◆ PROVIDED MATERIAL
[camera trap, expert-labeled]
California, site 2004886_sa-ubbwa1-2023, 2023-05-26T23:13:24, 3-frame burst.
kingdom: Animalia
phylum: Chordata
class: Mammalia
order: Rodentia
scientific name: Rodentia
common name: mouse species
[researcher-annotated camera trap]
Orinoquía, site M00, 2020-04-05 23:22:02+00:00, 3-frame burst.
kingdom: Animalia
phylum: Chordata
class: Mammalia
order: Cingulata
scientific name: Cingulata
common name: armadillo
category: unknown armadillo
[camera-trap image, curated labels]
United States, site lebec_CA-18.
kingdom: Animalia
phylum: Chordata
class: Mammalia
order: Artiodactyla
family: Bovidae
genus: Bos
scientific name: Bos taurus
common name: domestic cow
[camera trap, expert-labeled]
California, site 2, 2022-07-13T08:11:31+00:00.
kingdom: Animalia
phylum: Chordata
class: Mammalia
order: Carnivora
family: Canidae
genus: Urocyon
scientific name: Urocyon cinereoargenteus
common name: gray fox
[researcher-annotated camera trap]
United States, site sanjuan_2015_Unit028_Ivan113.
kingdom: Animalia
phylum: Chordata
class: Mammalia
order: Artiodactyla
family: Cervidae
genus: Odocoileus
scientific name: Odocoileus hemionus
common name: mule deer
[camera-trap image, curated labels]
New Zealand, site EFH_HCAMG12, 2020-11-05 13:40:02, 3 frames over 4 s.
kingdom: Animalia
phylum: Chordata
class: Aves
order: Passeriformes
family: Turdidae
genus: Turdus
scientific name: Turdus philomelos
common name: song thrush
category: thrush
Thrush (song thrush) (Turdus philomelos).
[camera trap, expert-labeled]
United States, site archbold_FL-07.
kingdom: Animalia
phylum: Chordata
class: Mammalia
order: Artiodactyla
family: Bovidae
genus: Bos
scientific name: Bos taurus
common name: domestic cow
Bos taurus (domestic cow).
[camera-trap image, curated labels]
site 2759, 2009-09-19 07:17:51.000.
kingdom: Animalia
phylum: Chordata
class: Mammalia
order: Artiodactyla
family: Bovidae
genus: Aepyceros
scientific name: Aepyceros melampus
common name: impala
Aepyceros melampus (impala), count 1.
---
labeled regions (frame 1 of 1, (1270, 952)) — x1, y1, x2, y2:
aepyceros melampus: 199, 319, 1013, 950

◆ DESCRIPTION OF THE TASK
Copy the lines above that hold the word "genus".

◆ TASK RESPONSE
genus: Bos
genus: Urocyon
genus: Odocoileus
genus: Turdus
genus: Bos
genus: Aepyceros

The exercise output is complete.